» Assigned task
Repeat the records below exactly from the line containing "Materialistic Matchbox Monday" to the line containing "Évitez d'attraper un", taking in both of those lines. Drop the pictures.

*** Input records ***

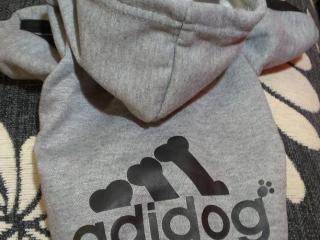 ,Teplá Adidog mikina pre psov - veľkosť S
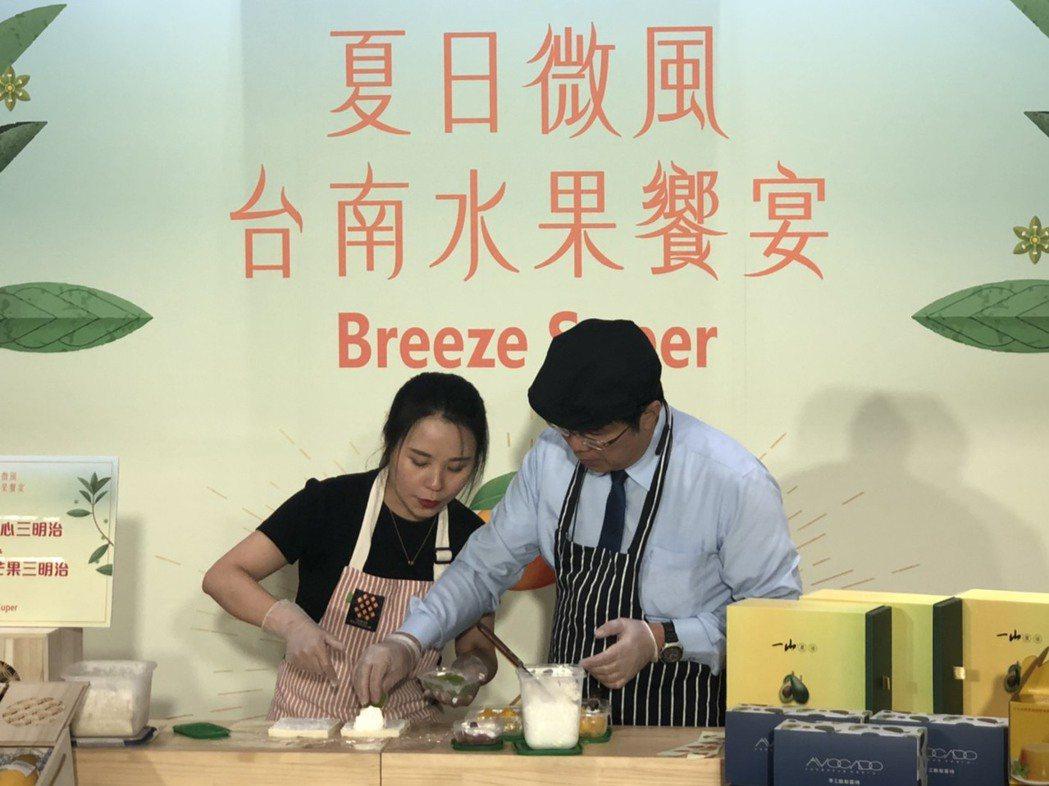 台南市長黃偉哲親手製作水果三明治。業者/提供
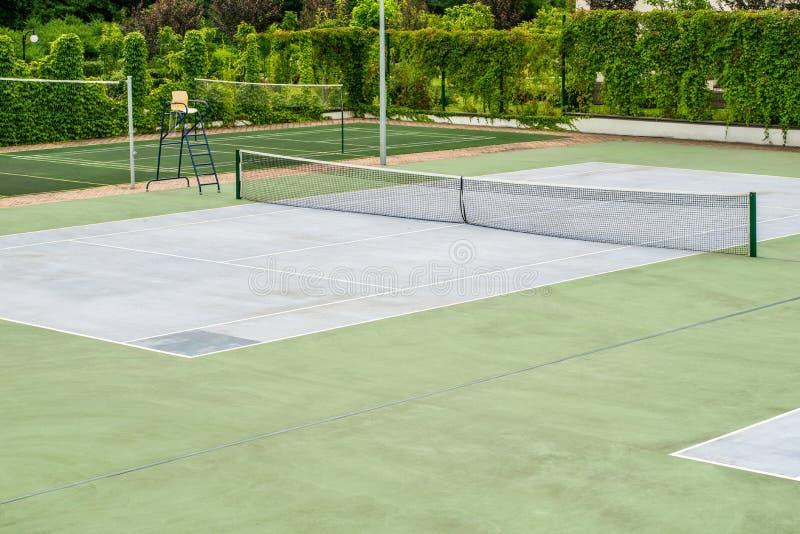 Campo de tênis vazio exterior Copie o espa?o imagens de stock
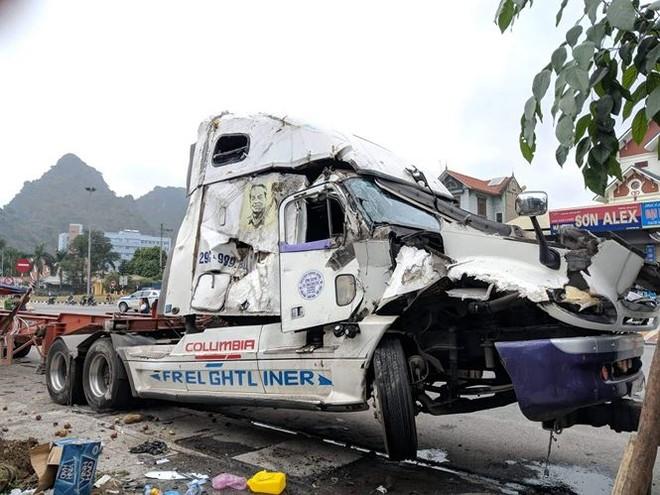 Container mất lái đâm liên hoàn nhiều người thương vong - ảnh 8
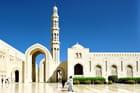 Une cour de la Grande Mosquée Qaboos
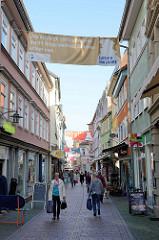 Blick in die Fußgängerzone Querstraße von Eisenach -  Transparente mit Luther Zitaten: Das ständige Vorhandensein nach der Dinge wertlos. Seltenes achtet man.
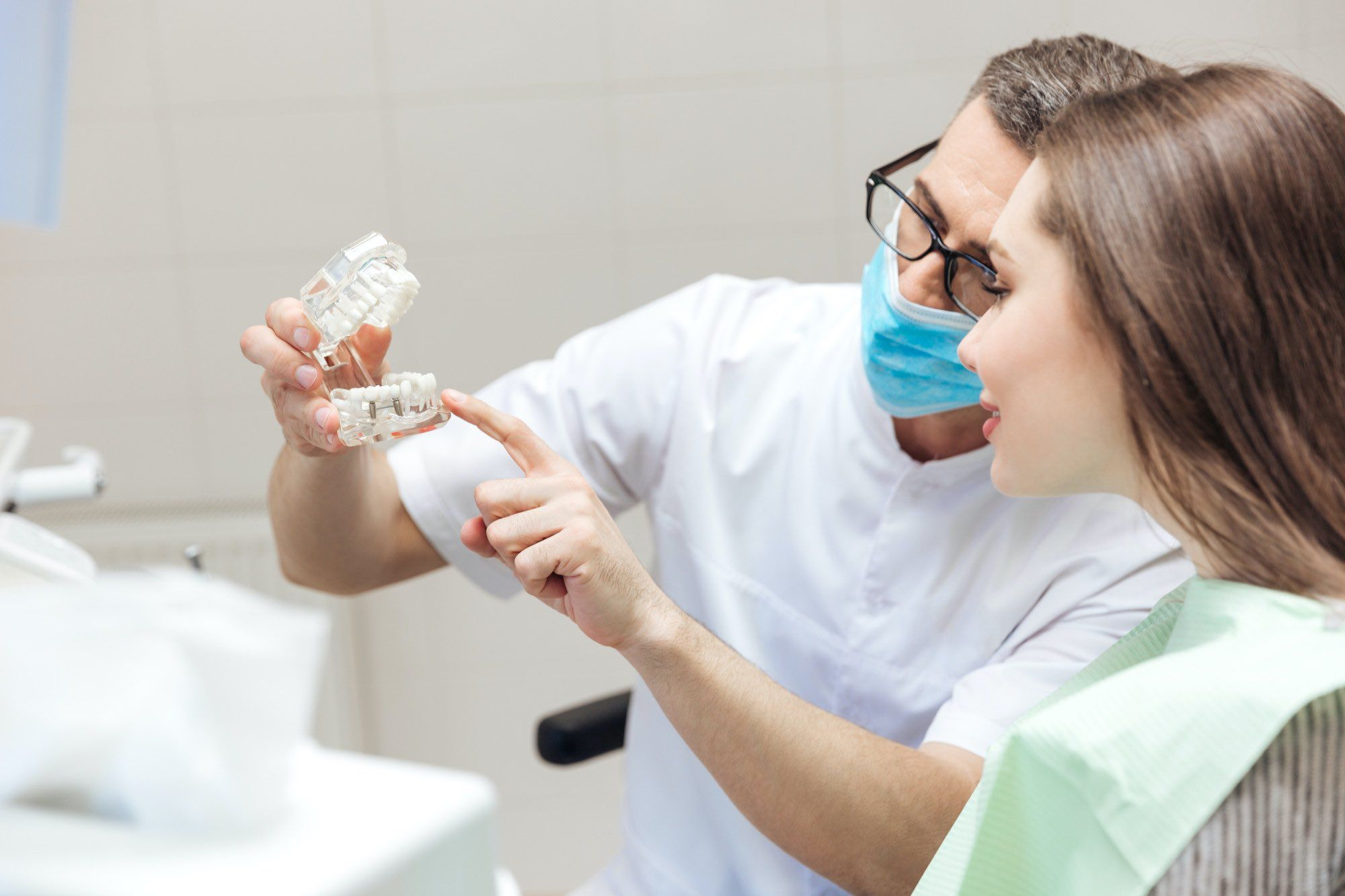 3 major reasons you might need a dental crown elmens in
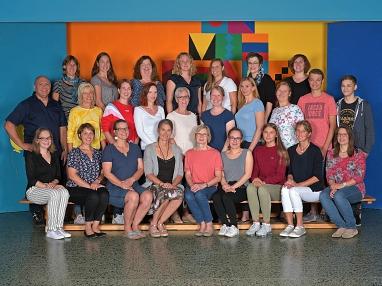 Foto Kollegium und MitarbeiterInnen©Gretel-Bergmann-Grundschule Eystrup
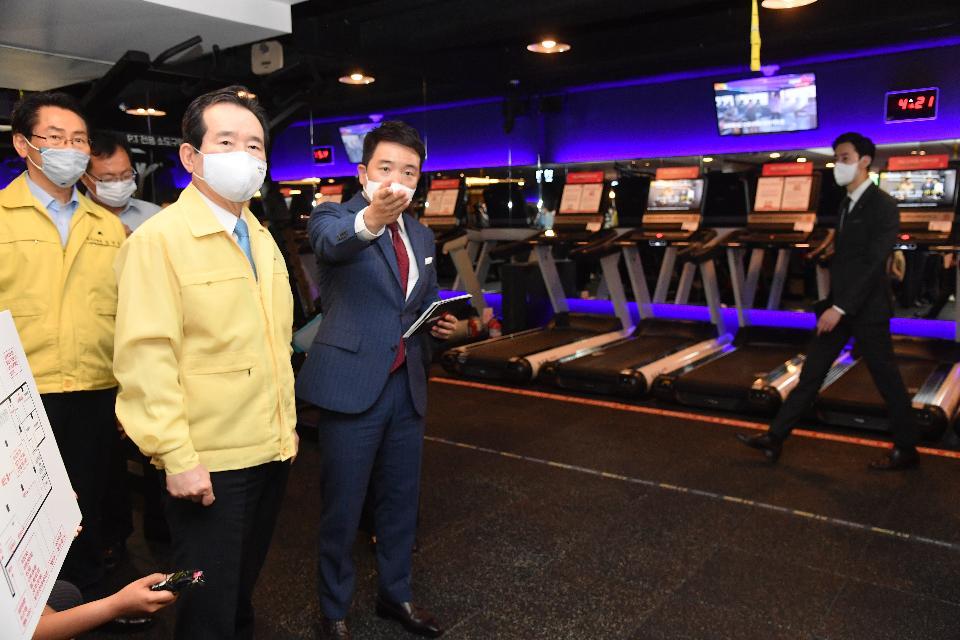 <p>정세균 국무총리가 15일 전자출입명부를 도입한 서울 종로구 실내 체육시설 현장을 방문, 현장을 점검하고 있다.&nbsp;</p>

*** End of Input records ***
*** Input records ***

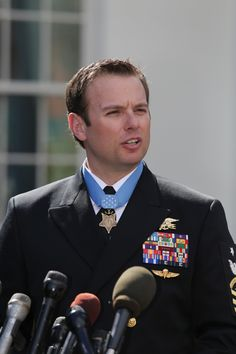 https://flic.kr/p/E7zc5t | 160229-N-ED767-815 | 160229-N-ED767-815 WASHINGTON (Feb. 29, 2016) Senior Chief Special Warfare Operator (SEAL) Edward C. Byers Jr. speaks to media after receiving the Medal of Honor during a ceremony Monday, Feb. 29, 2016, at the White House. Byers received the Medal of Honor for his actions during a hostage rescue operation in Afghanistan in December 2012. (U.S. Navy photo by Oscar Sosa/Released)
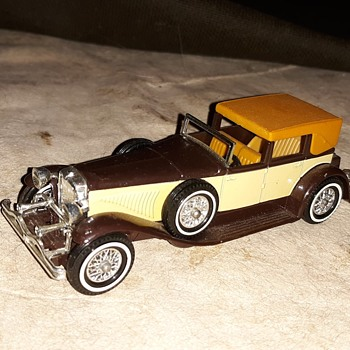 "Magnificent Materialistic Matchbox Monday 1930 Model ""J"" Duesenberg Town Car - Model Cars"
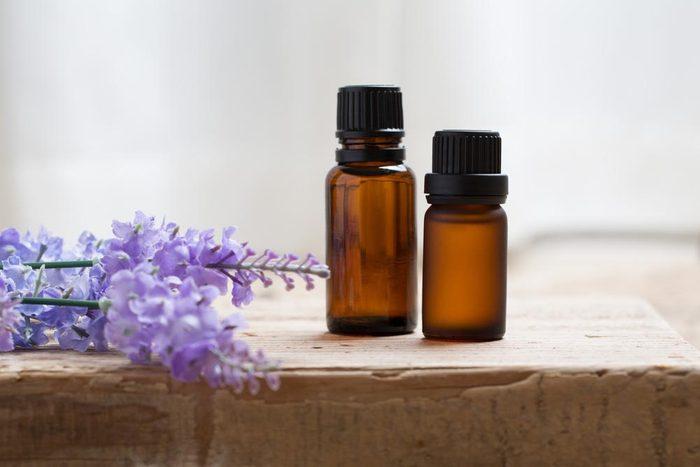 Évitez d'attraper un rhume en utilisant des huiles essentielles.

*** End of Input records ***
*** Input records ***

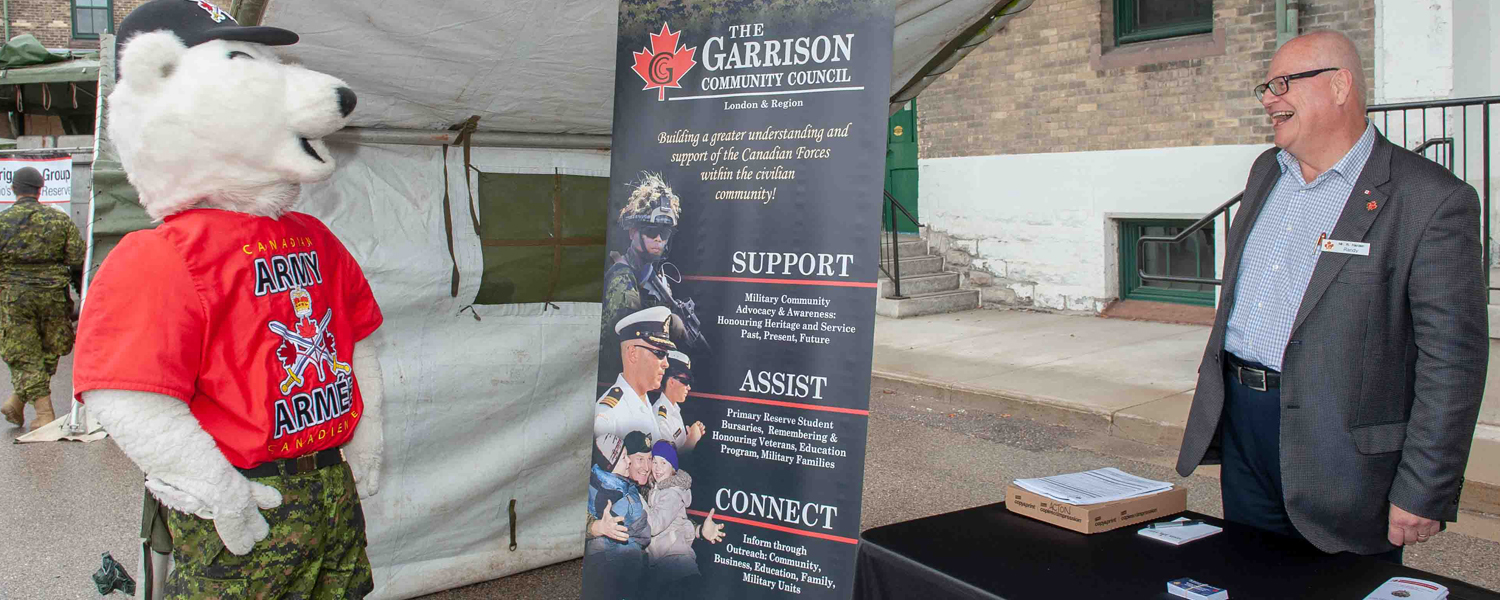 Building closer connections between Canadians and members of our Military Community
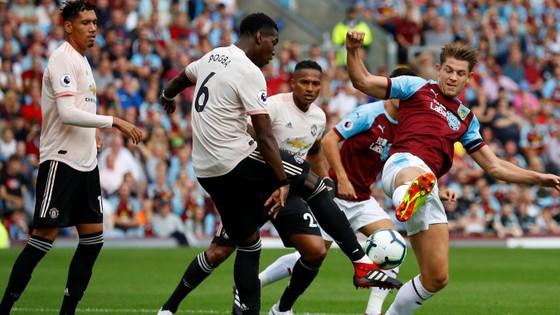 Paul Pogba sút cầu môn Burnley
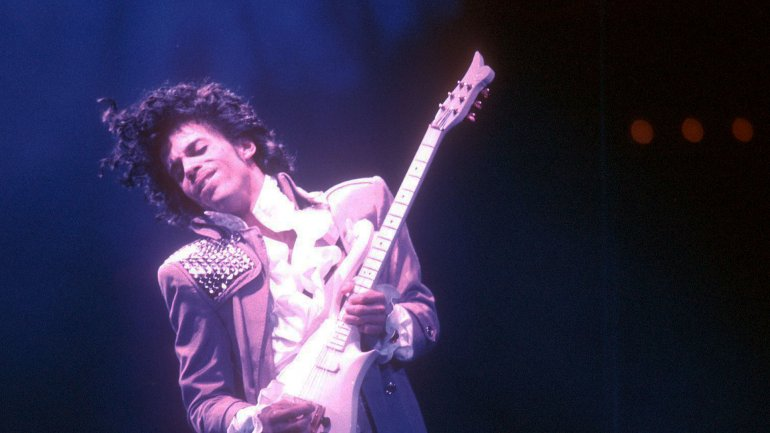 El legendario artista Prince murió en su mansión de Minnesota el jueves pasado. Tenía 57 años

*** End of Input records ***

» Expected output
 "Magnificent Materialistic Matchbox Monday 1930 Model ""J"" Duesenberg Town Car - Model Cars"
 Évitez d'attraper un rhume en utilisant des huiles essentielles.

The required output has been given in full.